[start Listed entries]

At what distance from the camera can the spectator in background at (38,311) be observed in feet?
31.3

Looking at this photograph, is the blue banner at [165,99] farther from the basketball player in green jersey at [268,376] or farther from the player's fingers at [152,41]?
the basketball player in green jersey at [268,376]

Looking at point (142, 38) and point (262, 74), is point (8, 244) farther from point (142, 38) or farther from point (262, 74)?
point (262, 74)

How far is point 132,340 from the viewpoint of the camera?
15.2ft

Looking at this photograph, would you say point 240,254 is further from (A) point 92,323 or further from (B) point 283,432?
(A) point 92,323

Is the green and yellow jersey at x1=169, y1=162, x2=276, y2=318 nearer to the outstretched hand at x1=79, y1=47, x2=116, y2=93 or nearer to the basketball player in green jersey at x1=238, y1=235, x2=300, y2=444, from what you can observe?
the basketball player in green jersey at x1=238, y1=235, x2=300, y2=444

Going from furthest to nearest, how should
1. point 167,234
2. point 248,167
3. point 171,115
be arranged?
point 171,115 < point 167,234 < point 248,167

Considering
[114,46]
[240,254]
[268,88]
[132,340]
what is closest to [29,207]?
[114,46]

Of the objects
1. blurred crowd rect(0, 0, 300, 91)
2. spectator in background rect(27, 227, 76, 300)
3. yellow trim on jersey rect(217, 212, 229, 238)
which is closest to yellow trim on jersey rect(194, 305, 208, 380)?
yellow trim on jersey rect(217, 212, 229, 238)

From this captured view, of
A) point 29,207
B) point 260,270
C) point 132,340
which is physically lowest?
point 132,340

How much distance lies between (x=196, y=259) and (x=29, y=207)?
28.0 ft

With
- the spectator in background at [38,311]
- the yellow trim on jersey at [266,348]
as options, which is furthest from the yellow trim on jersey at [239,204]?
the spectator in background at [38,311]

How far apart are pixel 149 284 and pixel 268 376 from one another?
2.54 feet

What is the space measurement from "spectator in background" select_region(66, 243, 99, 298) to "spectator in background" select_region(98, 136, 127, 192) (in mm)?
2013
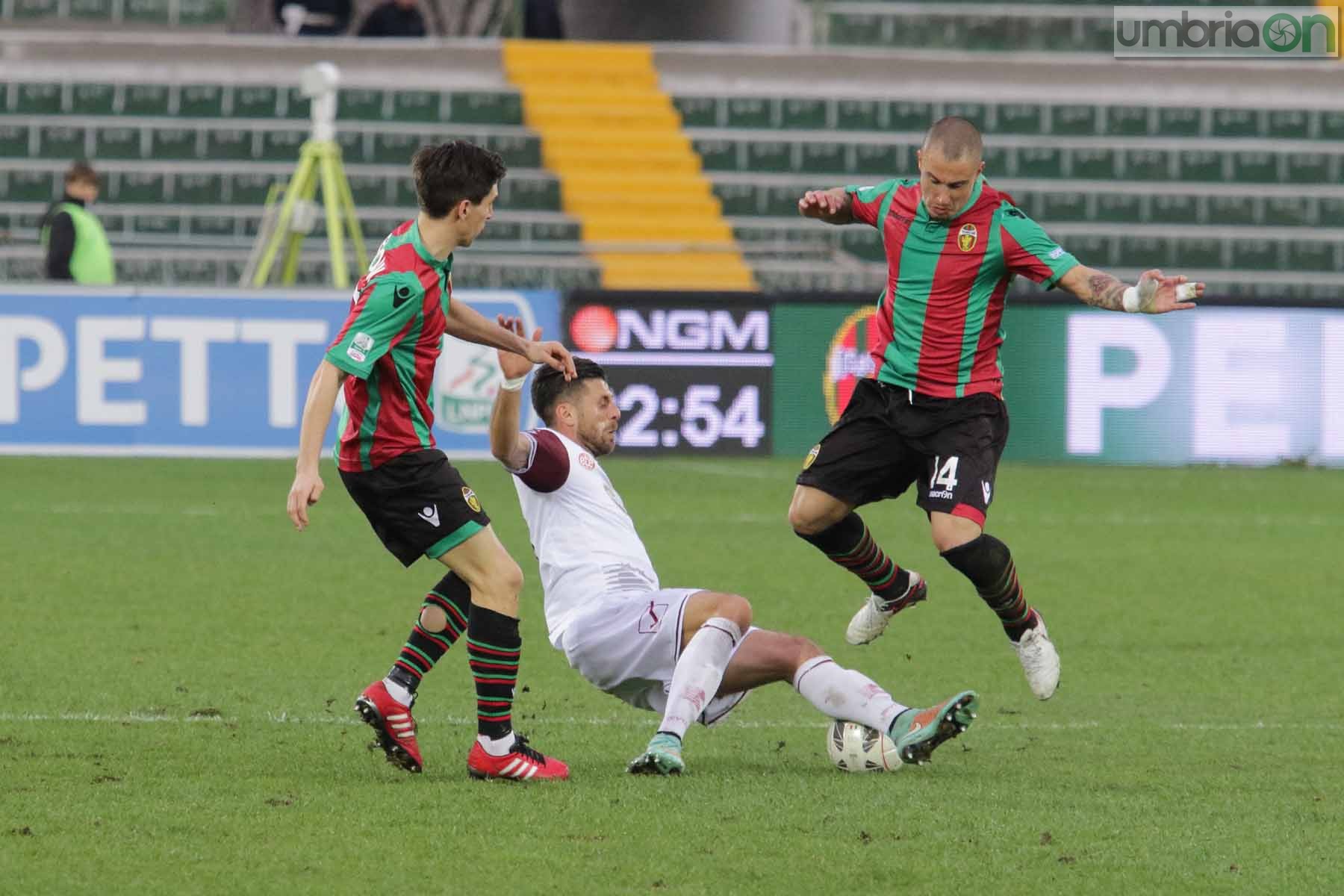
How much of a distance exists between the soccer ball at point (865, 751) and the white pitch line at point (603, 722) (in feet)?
2.82

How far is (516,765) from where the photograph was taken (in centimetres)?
518

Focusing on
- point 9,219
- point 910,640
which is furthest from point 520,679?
point 9,219

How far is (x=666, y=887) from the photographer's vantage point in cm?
405

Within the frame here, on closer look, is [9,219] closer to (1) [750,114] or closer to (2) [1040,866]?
(1) [750,114]

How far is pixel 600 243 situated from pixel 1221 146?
7.49m

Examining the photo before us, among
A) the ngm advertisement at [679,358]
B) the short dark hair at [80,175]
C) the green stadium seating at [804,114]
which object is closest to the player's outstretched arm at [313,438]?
the ngm advertisement at [679,358]

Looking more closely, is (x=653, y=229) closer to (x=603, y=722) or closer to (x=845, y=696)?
(x=603, y=722)

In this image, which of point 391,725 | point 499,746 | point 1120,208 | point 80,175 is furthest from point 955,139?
→ point 1120,208

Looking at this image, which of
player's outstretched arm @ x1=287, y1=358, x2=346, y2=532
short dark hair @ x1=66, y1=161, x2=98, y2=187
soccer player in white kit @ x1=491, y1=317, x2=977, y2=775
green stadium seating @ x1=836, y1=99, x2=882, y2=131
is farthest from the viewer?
green stadium seating @ x1=836, y1=99, x2=882, y2=131

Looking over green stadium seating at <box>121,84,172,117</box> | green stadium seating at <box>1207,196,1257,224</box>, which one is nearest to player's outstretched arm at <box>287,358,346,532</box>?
green stadium seating at <box>121,84,172,117</box>

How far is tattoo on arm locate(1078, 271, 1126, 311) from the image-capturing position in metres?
5.90

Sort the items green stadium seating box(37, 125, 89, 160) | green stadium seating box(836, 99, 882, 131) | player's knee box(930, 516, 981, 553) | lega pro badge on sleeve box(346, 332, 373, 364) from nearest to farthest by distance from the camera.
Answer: lega pro badge on sleeve box(346, 332, 373, 364) < player's knee box(930, 516, 981, 553) < green stadium seating box(37, 125, 89, 160) < green stadium seating box(836, 99, 882, 131)

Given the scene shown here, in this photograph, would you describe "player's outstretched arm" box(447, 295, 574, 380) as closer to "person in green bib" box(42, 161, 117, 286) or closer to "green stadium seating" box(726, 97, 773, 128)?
"person in green bib" box(42, 161, 117, 286)

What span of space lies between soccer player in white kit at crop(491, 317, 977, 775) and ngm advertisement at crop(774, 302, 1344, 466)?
10.6 metres
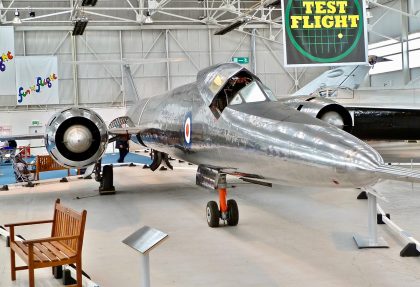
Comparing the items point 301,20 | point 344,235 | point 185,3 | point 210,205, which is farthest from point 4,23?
point 344,235

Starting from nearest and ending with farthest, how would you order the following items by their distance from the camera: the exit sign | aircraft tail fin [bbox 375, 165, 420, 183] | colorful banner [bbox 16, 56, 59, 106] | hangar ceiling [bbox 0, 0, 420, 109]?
aircraft tail fin [bbox 375, 165, 420, 183] < colorful banner [bbox 16, 56, 59, 106] < hangar ceiling [bbox 0, 0, 420, 109] < the exit sign

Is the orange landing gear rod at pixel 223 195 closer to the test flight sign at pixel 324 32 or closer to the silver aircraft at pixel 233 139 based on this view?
the silver aircraft at pixel 233 139

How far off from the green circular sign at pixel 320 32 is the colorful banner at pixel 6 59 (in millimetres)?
13179

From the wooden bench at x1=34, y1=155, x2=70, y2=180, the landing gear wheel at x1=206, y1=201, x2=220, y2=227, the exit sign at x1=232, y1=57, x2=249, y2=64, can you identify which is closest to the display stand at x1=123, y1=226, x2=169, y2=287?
the landing gear wheel at x1=206, y1=201, x2=220, y2=227

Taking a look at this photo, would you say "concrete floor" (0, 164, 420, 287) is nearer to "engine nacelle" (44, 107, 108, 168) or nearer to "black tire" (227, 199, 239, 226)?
"black tire" (227, 199, 239, 226)

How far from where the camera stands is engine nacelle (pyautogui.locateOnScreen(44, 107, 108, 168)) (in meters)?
8.51

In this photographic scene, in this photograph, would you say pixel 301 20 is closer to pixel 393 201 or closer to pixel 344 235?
pixel 393 201

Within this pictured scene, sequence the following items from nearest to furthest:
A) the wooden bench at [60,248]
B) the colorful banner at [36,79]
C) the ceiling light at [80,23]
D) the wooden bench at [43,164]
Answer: the wooden bench at [60,248]
the wooden bench at [43,164]
the ceiling light at [80,23]
the colorful banner at [36,79]

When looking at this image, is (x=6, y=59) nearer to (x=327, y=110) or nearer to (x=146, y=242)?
(x=327, y=110)

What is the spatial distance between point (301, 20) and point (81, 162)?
5497 millimetres

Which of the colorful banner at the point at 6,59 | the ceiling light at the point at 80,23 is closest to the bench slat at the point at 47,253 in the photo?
the ceiling light at the point at 80,23

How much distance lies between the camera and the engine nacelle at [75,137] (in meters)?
8.51

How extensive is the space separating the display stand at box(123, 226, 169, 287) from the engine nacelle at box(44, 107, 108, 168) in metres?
5.24

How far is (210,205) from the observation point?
7129 mm
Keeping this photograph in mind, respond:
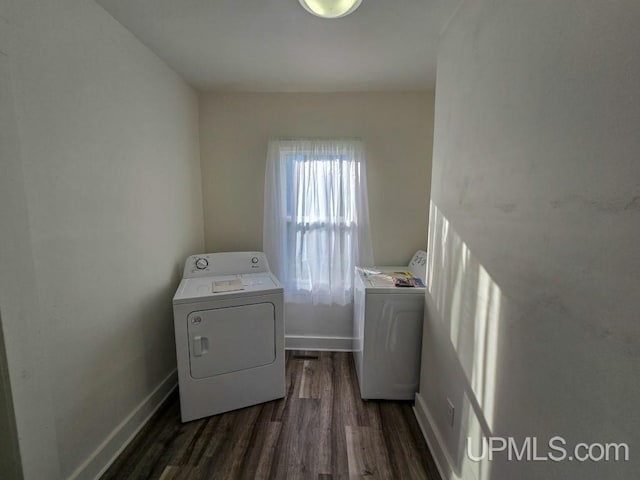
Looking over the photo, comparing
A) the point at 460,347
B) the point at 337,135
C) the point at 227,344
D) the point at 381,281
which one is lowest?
the point at 227,344

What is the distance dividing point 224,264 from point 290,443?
1.40 m

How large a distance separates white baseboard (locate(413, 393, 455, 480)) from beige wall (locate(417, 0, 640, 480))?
0.04m

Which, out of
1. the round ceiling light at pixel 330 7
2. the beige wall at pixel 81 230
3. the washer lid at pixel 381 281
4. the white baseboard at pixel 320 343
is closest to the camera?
the beige wall at pixel 81 230

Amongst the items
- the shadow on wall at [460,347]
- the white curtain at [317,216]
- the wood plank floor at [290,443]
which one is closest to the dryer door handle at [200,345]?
the wood plank floor at [290,443]

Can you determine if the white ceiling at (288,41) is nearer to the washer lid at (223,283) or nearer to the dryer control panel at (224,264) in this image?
the dryer control panel at (224,264)

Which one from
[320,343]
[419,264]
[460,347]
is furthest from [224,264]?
[460,347]

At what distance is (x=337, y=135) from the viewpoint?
95.9 inches

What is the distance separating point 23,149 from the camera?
3.40ft

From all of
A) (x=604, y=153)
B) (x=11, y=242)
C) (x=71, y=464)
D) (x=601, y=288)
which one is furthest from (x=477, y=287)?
(x=71, y=464)

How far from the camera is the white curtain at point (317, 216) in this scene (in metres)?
2.39

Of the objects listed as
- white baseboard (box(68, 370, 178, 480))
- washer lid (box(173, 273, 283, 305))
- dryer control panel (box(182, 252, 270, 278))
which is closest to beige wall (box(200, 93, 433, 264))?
dryer control panel (box(182, 252, 270, 278))

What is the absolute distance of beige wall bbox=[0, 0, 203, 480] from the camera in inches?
40.3

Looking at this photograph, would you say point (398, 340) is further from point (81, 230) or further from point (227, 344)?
point (81, 230)

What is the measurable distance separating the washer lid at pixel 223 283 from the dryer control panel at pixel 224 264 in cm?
7
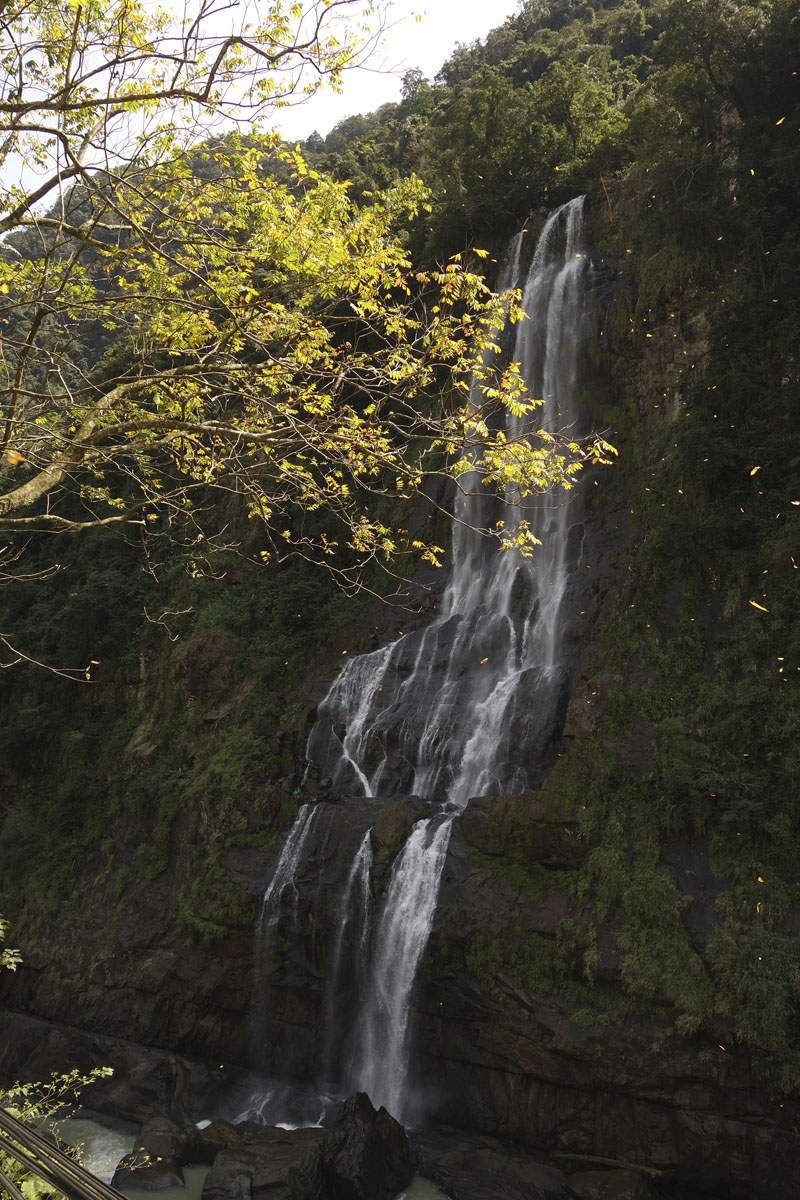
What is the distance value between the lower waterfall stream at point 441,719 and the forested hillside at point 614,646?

[end Listed entries]

■ **What the task requires**:
Please copy the data between the lines holding "Examining the photo before us, among" and "which object is", inclusive, swapping "stadium seating" for "bleachers" and leaving everything else as it stands.

■ **Expected answer**:
Examining the photo before us, among
A) the ngm advertisement at [679,358]
B) the short dark hair at [80,175]
C) the green bleachers at [804,114]
which object is closest to the player's outstretched arm at [313,438]?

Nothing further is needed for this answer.